Identifying retroperitoneal or abdominal sarcoma is not an easy task. For this purpose, the following methods are most often used:

radiography;
MRI and CT;
biopsy;
histological examination of the obtained biopsy.

Modern diagnostic methods make it possible to determine the presence of malignant tumors in the tissues of the abdominal cavity and retroperitoneal space at an early stage of development. But, as practice shows, patients themselves rarely turn to specialists with initial signs of cancer, since their severity is rarely noticeable. As a result, the diagnosis of sarcoma is carried out with a significant delay and with advanced forms of the disease. That is why doctors recommend paying more attention to your health and undergoing scheduled medical examinations every year.

Treatment

Therapy of sarcomas localized in the retroperitoneal space and in the abdominal cavity, as a rule, is performed using an integrated step-by-step approach:

operation - surgical excision of a neoplasm;
chemotherapy using drugs Ifosfamide, Vincristine, Methotrexate, etc.;
external beam and radioisotope therapy.

The choice of specific methods directly depends on where the sarcoma is located, the type of its differentiation, the general condition and age of the patient, the fact of metastasis.
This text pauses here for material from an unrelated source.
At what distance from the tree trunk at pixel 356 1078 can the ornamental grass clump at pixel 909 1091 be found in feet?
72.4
With aggressive neoplasms, it is performed at the initial stages, provided that there are no metastatic tumors in the body. Only in this case, there is a good opportunity to get rid of oncology by removing all atypical cells from the oncological focus. Together with the sarcoma, up to 2 cm of healthy tissues are removed, without affecting the nerve endings and blood vessels, in order to maintain the functional activity of the operated organ.
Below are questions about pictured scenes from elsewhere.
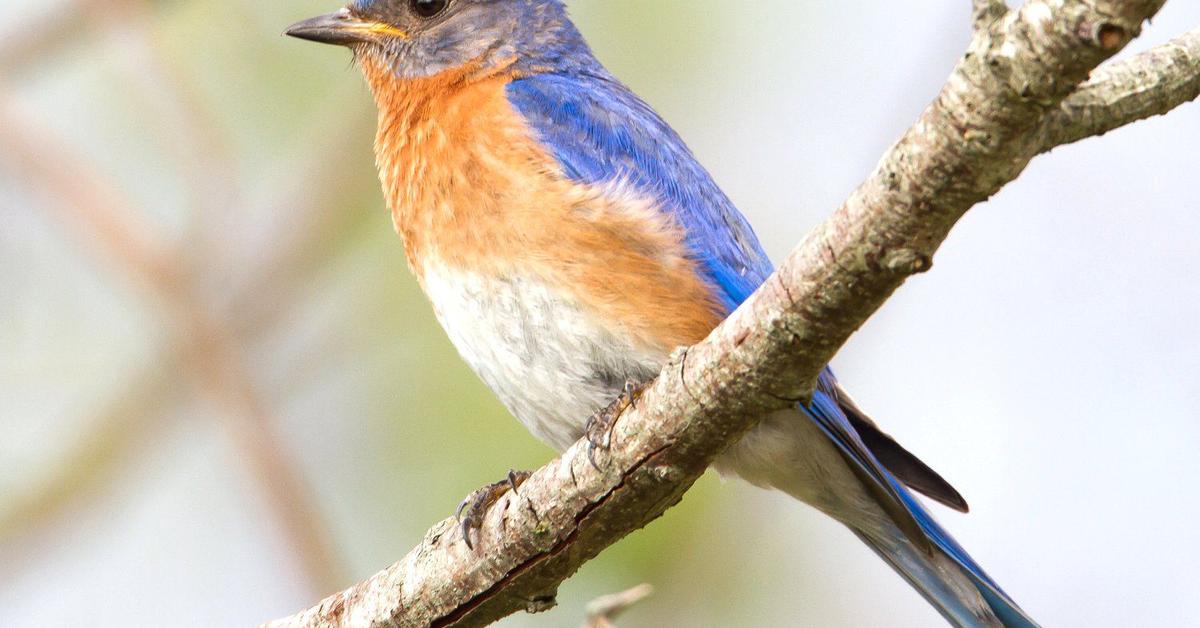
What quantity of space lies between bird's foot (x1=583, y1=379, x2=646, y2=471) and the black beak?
2.53m

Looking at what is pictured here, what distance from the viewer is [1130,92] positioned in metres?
2.71

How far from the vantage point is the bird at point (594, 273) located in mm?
4137

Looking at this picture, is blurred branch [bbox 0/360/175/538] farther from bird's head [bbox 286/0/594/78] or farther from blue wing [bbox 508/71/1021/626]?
blue wing [bbox 508/71/1021/626]

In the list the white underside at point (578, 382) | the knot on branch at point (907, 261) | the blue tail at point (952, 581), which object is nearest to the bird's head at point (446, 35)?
the white underside at point (578, 382)

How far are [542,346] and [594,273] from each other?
29cm

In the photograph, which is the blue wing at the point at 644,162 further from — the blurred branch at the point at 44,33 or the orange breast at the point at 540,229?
the blurred branch at the point at 44,33

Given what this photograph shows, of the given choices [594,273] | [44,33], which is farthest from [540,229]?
[44,33]

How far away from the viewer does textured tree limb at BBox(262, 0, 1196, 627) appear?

Surgical treatment is contraindicated in the following cases:

persons over 75 years of age;
severe pathologies of the heart and blood vessels, liver and kidneys;
large tumors located in vital anatomical structures, such as the liver, that cannot be removed.

Depending on the stage of sarcoma in question, specialists may resort to the following treatment tactics:

Stages I and II in moderately and poorly differentiated tumor processes. An operation is performed, regional lymph nodes are removed. Then, up to 2 courses of polychemotherapy or remote irradiation will be required.
Stages I and II in highly differentiated neoplasms. Surgical intervention and a course of chemotherapy are performed before and after tumor resection.
III stage. A combination of chemotherapy and radiation therapy is given before surgery to reduce the size of the tumor. During surgical excision of sarcomas, additional excision of all affected adjacent tissues is resorted to and the nerve trunks and blood vessels affected by the disease are restored.
IV stage. Spend conservative treatment, primarily aimed at eliminating the symptoms of pathology and improving the general well-being of a person. In particular, this is the appointment of analgesic, antianemic and detoxifying drugs. Sarcomas at the last stage are inoperable, but if there is access to the tumor, then it is partially or completely resected, and single metastases are also removed.

Modern methods of treatment. Among them, remote irradiation is actively used with the use of linear accelerators and special programs that are able to independently calculate the power of the beam flux and the time of its impact on the site of a malignant focus. Radiotherapy is carried out under full computer control to eliminate errors.

Brachytherapy. It is used in the treatment of sarcomas of various localizations, including those fixed in the abdominal cavity and retroperitoneal space. The method irradiates the tumor with the required dose of radiation with the highest accuracy, without harming healthy cellular elements. The radiation source is introduced into the body using remote control. According to experts, in some cases, brachytherapy can replace external beam radiation therapy and surgery.

Folk remedies. be treated folk remedies with extraskeletal sarcomas without the participation of a doctor is not recommended. Non-official medicine is more often used by inoperable patients at the fourth stage of the cancer process, for whom any method of therapy can be a chance for salvation and gives reason to hope. But efficiency medicinal herbs and products of animal origin has not been proven, therefore, before using them, it is recommended to consult a doctor without fail.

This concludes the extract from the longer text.